Unit Conversion Factors
After computing raw cubic volume, the calculator applies these exact conversion factors to produce liters:
- 1 cm³ = 0.001 L (equivalent to 1 mL)
- 1 m³ = 1,000 L
- 1 mm³ = 0.000001 L
- 1 in³ ≈ 0.016387 L
- 1 ft³ ≈ 28.3168 L
Step-by-Step Worked Examples
Example 1 — Water bottle (cm inputs): A cylindrical bottle measures 8 cm in diameter and 22 cm in height. Radius r = 4 cm. V = π × 4² × 22 = π × 352 ≈ 1,105.8 cm³ = 1.106 liters.
Example 2 — Storage tank (m inputs): A tank has a radius of 0.75 m and a height of 2 m. V = π × 0.5625 × 2 ≈ 3.534 m³ = 3,534 liters.
Example 3 — Laboratory tube (mm inputs): A test tube with diameter 16 mm and height 150 mm: r = 8 mm, V = π × 64 × 150 ≈ 30,159 mm³ ≈ 0.0302 liters (30.2 mL).
Practical Applications
- Medical & Gas Cylinders — Clinical oxygen and anesthesia cylinders are rated by internal volume. According to NIH StatPearls — Gas Cylinders, a standard size-E oxygen cylinder holds approximately 4.7 liters of internal space and stores roughly 660 liters of oxygen at full pressure (~2,000 psi).
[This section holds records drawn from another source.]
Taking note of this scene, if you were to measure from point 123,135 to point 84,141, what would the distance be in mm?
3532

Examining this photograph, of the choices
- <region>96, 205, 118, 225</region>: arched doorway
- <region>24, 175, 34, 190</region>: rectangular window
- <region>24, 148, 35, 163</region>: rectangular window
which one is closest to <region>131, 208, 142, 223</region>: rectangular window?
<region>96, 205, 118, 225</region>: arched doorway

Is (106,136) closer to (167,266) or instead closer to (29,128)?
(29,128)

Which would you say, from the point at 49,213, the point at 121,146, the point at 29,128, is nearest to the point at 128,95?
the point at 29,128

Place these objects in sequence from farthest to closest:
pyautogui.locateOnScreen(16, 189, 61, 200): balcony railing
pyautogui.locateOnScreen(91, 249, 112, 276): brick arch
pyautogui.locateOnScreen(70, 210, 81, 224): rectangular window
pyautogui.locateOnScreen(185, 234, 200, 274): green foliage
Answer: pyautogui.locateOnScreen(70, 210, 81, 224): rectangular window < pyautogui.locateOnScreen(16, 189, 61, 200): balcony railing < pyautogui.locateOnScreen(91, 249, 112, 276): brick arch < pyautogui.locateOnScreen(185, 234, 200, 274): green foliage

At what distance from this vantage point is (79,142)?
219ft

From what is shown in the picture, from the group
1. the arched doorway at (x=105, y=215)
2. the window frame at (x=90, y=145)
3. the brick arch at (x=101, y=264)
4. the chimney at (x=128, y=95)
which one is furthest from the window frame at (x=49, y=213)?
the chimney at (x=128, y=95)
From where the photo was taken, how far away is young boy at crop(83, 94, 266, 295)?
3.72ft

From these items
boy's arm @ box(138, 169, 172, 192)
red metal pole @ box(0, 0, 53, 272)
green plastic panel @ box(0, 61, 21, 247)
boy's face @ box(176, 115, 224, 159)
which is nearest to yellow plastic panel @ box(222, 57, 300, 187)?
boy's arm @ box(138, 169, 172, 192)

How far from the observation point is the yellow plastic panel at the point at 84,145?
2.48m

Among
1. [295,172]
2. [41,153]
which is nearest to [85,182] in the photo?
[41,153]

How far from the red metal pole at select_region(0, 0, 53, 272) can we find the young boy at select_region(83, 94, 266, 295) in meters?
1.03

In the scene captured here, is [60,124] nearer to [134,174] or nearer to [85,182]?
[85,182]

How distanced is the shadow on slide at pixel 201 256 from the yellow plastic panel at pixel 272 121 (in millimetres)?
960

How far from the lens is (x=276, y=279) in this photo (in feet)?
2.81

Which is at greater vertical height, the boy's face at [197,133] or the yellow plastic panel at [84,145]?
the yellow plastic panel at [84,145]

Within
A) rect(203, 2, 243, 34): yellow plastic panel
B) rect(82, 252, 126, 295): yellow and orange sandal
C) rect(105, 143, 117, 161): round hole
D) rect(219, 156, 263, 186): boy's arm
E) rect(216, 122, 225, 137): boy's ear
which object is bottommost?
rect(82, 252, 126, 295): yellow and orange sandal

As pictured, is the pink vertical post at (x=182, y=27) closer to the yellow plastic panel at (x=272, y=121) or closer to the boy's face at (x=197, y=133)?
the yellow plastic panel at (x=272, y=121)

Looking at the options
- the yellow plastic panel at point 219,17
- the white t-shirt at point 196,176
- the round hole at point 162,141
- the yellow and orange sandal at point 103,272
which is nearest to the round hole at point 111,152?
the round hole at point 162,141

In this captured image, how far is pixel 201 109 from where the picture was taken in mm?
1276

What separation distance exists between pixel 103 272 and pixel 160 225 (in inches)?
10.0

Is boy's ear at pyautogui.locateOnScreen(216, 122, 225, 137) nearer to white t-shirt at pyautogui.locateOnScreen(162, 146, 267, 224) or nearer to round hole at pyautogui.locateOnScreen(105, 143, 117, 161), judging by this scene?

- Engineering & Nuclear Safety — Precise cylinder volume estimates are required for criticality safety calculations involving fissile material in cylindrical vessels, as documented by the LLNL Hand Calculation Methods for Nuclear Criticality Safety.
- Chemistry & Laboratory Science — Dilution protocols and molarity calculations depend on accurate vessel volumes; beakers, graduated cylinders, and reaction flasks all approximate right circular cylinders.
- Plumbing & HVAC — Sizing water heaters, expansion tanks, and pipe segments requires accurate volumetric data to match system flow and pressure requirements.
Methodology & Sources
The formula V = πr²h is a foundational result of classical geometry, validated in undergraduate-level chemistry and physics curricula. Further derivation and applied context appear at Harvard MEEI — Equation for the Volume of a Cylinder. All calculations use π to IEEE 754 double-precision (15–17 significant decimal digits), ensuring results are accurate well beyond any practical measurement tolerance.